Assignment: Make an exact copy of the records below, leaving every image out.

====

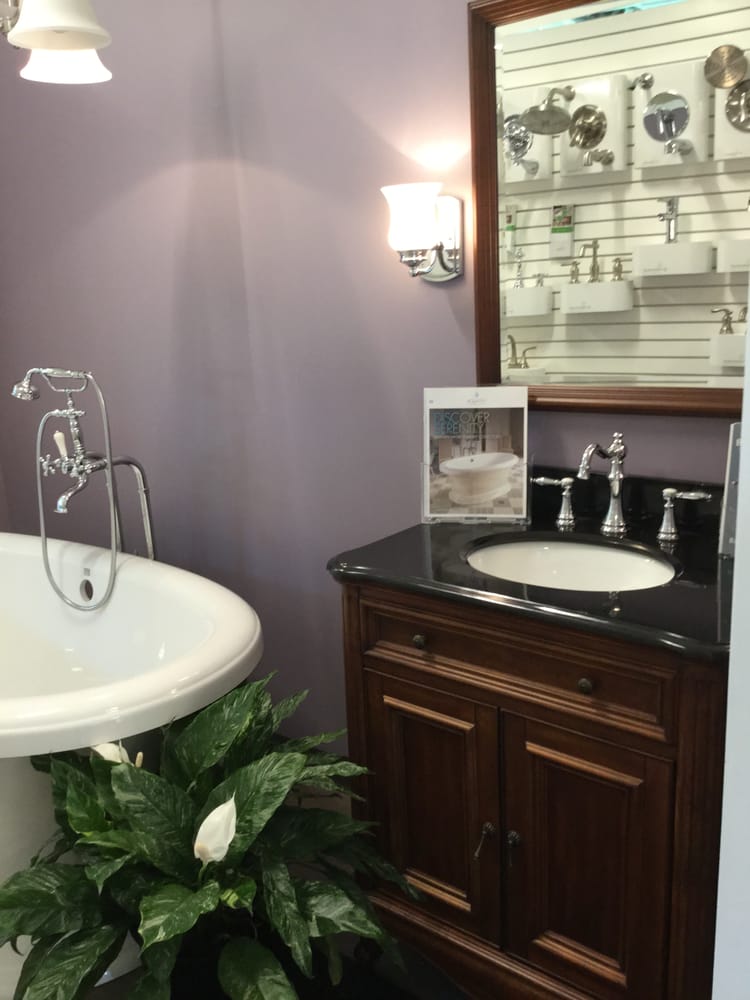 Slide of P.V. Bathworks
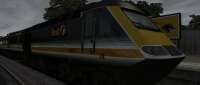 British Rail Class 43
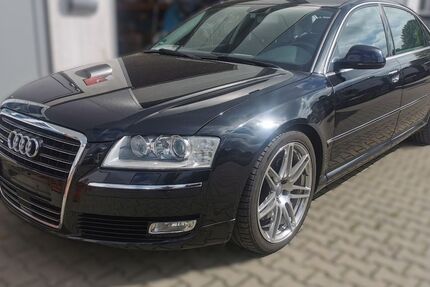 Audi A8 194.000 km 7.300 &euro; Hückelhoven 41836
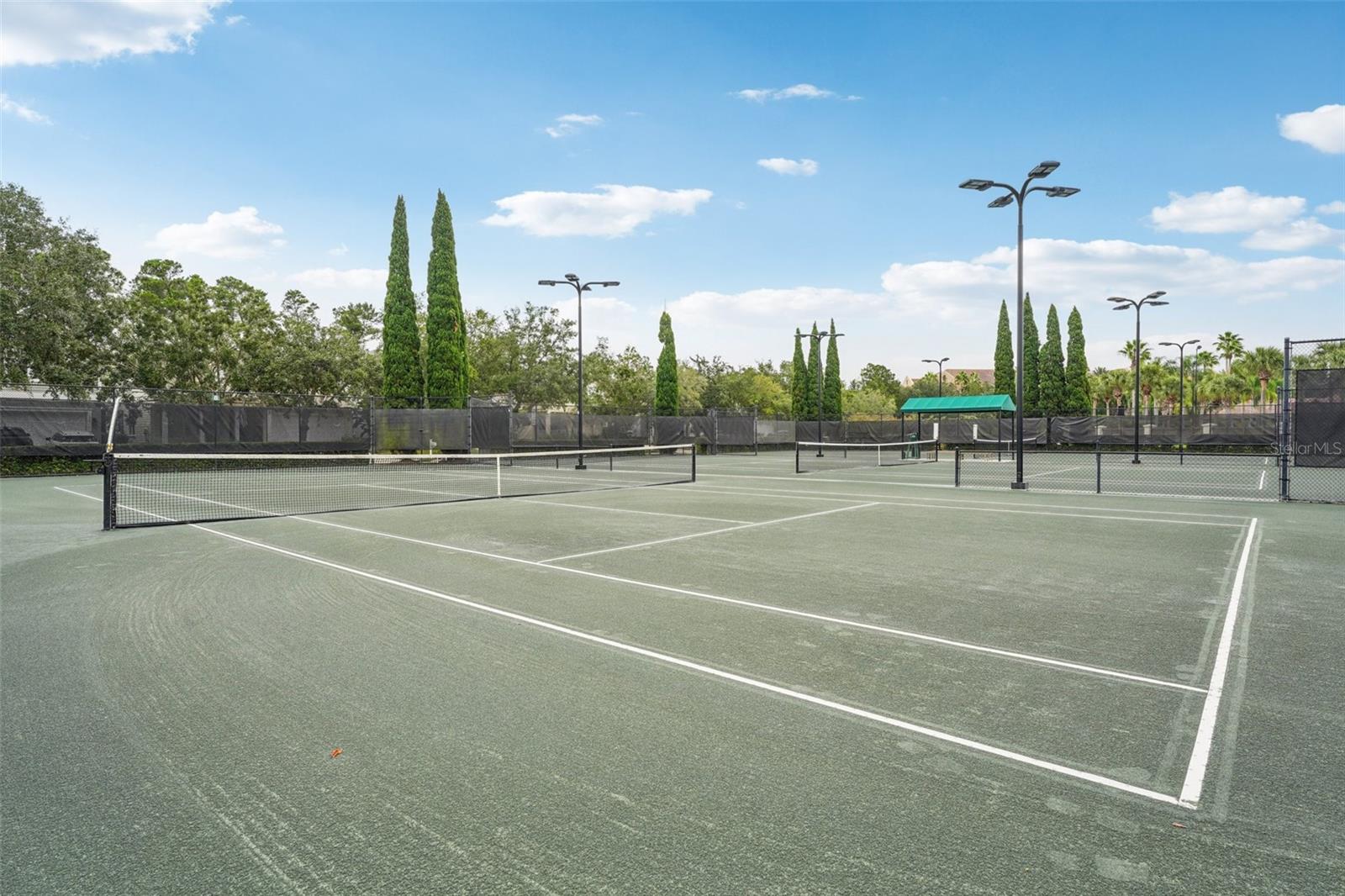 PALENCIA NORTH PH III A-1 - Residential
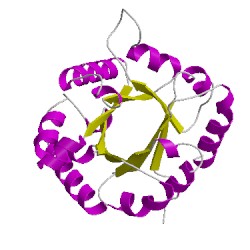 Image of CATH 3kxqA00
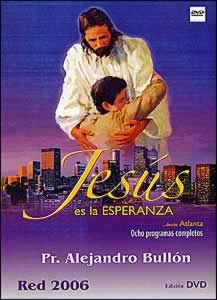 Jesus es la Esperanza 8 Sermones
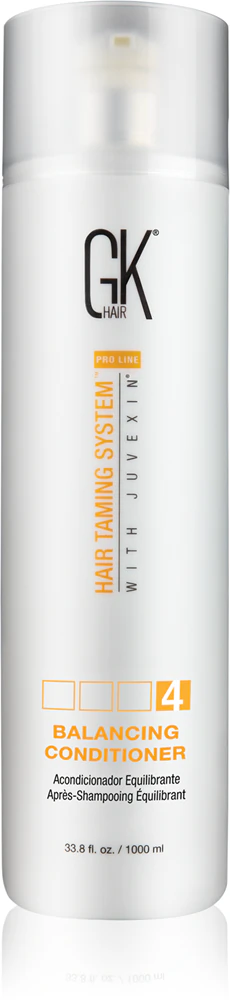 GK Hair Balancing protective conditioner for all hair types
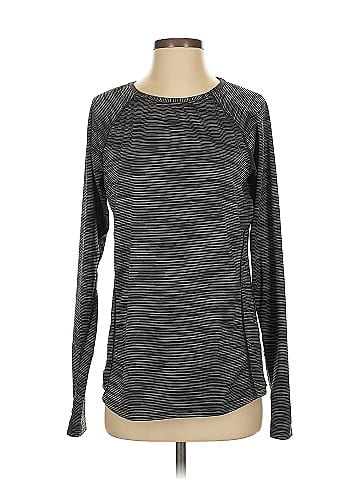 Tek Gear Long Sleeve Top (view 1)
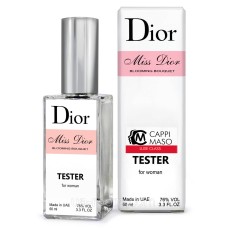 Тестер DUTYFREE женский Christian Dior Miss Dior Blooming Bouquet, 60 мл.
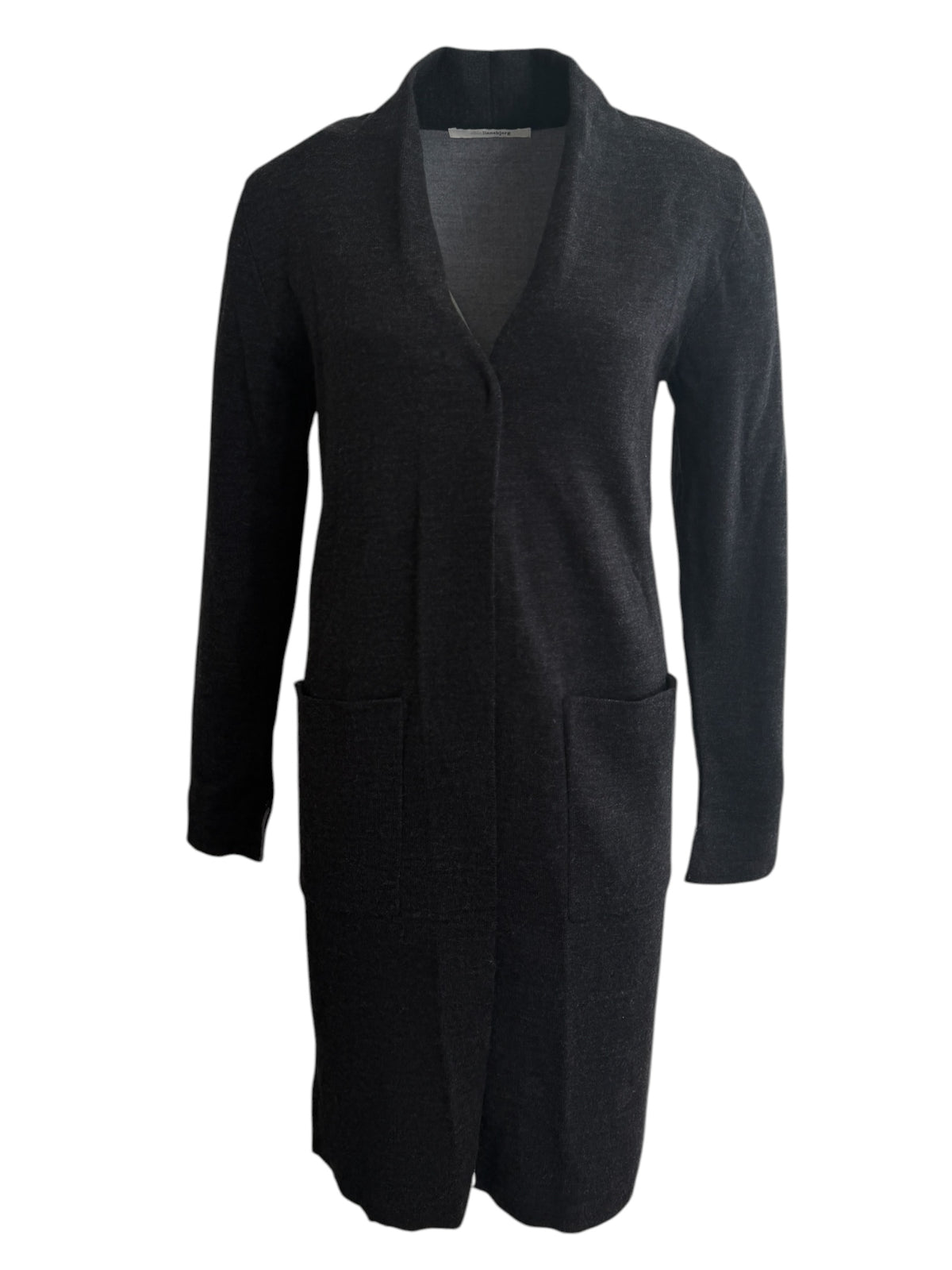 Sibin Linnebjerg Weste XS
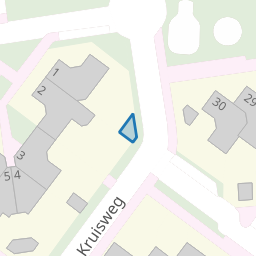 Perceel RZB00-B-7127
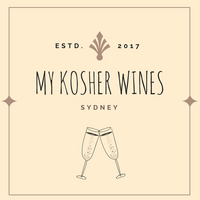 My Kosher Wines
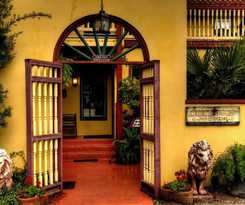 Old City House Inn and Restaurant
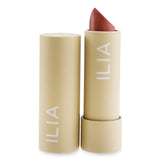 ILIA Color Block High Impact Lipstick - # Amberlight  4g/0.14oz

====

Answer to the problem:
 Slide of P.V. Bathworks
 British Rail Class 43
 Audi A8 194.000 km 7.300 &euro; Hückelhoven 41836
 PALENCIA NORTH PH III A-1 - Residential
 Image of CATH 3kxqA00
 Jesus es la Esperanza 8 Sermones
 GK Hair Balancing protective conditioner for all hair types
 Tek Gear Long Sleeve Top (view 1)
 Тестер DUTYFREE женский Christian Dior Miss Dior Blooming Bouquet, 60 мл.
 Sibin Linnebjerg Weste XS
 Perceel RZB00-B-7127
 My Kosher Wines
 Old City House Inn and Restaurant
 ILIA Color Block High Impact Lipstick - # Amberlight  4g/0.14oz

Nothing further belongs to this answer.